We head back into the house with our fingers intertwined,and a smile on both of our faces,and for a minute I wonder if we're bipolar. Maybe.

"You two together again?" They both ask and he look at each other and nod.

"So my mood will be better." I say to Brian and he chuckles.

"I'm just glad you guys are together again." Zacky says and Brian agrees. and I do too,in my head anyways.
********************************
I sit on my bed,with Matt in the bathroom taking a shower. I'm glad we're back together again,but I still feel a little touch of pain about what happened. But I guess that'll happen in relationships,I'll just brush this one off.

I just hope and pray it won't happen again. Matt walks out with his hair wet,and his t shirt sticking to his body. He still hasn't seen me in any less than a cami and really short shorts. I still feel way too self conscious. I've seen Matt shirtless many times,but not without pants on.

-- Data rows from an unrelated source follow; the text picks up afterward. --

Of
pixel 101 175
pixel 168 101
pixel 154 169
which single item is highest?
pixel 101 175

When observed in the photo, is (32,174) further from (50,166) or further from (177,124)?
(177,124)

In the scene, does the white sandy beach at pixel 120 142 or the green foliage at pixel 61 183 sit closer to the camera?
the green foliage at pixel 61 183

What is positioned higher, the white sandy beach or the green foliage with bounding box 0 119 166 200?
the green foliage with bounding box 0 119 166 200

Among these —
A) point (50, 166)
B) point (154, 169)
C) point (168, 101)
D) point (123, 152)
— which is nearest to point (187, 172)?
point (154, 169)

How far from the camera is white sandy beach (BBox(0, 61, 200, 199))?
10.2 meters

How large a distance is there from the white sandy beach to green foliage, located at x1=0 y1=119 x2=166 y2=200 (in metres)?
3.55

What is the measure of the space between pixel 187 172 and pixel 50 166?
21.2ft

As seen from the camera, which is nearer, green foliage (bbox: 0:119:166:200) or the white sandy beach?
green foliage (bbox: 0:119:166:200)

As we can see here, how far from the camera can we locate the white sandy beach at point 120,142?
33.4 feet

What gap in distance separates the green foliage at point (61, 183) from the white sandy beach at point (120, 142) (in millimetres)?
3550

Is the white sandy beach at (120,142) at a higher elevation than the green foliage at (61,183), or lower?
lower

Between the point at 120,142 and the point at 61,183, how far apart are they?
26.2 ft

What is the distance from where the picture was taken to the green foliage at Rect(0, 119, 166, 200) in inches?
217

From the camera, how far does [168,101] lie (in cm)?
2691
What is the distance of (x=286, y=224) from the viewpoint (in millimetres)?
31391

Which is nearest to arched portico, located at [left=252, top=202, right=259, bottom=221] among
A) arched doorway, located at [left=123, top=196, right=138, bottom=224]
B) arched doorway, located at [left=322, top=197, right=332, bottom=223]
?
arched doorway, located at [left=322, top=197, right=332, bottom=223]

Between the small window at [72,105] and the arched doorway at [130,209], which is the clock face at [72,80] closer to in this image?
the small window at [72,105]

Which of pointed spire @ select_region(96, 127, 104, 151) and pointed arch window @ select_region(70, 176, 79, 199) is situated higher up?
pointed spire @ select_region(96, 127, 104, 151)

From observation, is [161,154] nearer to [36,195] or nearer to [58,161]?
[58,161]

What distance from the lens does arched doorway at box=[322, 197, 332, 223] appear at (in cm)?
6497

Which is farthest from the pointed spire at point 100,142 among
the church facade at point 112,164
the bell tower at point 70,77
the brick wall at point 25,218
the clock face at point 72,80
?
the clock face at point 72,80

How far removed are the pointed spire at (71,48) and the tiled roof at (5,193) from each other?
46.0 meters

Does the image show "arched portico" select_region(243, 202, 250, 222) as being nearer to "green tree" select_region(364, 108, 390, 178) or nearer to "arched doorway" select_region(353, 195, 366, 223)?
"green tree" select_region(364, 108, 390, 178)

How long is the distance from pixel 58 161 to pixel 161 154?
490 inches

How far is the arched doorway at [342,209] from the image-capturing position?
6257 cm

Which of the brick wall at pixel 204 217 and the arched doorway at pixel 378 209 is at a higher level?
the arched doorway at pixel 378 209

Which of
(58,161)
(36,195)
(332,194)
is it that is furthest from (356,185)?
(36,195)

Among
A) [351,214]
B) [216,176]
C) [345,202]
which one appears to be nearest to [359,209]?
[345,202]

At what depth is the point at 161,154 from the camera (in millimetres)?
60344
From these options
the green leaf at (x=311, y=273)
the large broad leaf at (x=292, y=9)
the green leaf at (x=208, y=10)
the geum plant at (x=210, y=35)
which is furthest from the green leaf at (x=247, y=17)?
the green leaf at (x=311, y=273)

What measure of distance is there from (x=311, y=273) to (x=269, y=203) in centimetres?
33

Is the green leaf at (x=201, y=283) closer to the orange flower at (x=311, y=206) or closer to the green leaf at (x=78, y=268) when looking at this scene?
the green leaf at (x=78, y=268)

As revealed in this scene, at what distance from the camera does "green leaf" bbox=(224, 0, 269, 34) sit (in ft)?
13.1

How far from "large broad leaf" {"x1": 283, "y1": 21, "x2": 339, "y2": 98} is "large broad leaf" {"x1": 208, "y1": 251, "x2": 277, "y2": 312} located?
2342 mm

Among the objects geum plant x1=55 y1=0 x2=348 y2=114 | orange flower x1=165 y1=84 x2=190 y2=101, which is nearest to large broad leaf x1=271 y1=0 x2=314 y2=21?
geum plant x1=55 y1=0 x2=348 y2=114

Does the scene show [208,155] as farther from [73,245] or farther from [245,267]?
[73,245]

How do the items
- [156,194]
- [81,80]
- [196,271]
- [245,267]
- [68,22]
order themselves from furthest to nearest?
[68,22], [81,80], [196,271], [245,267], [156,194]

He walks over and sits down next to me,and pulls me into a hug. God have I missed his hugs. I can't imagine if we broke up from a month,or more.

The thought about my lump clouds my mind,and it worries me about what it could be.

"Matt. I need to tell you something." I say getting nervous,and he looks at me with his eyebrows raised.

"What is it,you can tell me anything." He replies.

"I have this like,lump and it's gotten bigger too. But it's like on the side of my breast and it really scaring me on what it could be." I say and try to read his expression.

"Stephanie it could be cancer." He says with worry in his eyes. Wow thanks that just made me feel a lot better.

"Shit." I say and begin to cry.

"Hey sshh Stephanie it's alright hey I'm sure it's nothing. You can go to the doctors tomorrow okay? It'll be alright I promise I'm sorry. How long have you noticed it for?" He asks as he wipes away my tear.

"About a month." I reply and his eyes widen.

"Promise me you'll go the doctors tomorrow." He says and promise him.

We lay down in bed,him right up beside me with his arm on my hip,the past couple weeks have felt so empty without him.

"Please don't leave me again." I whisper as my eyes begin to fall closed.

"I won't Stevie. Not again." He says,and a small smile forms on my face before I drift off to sleep.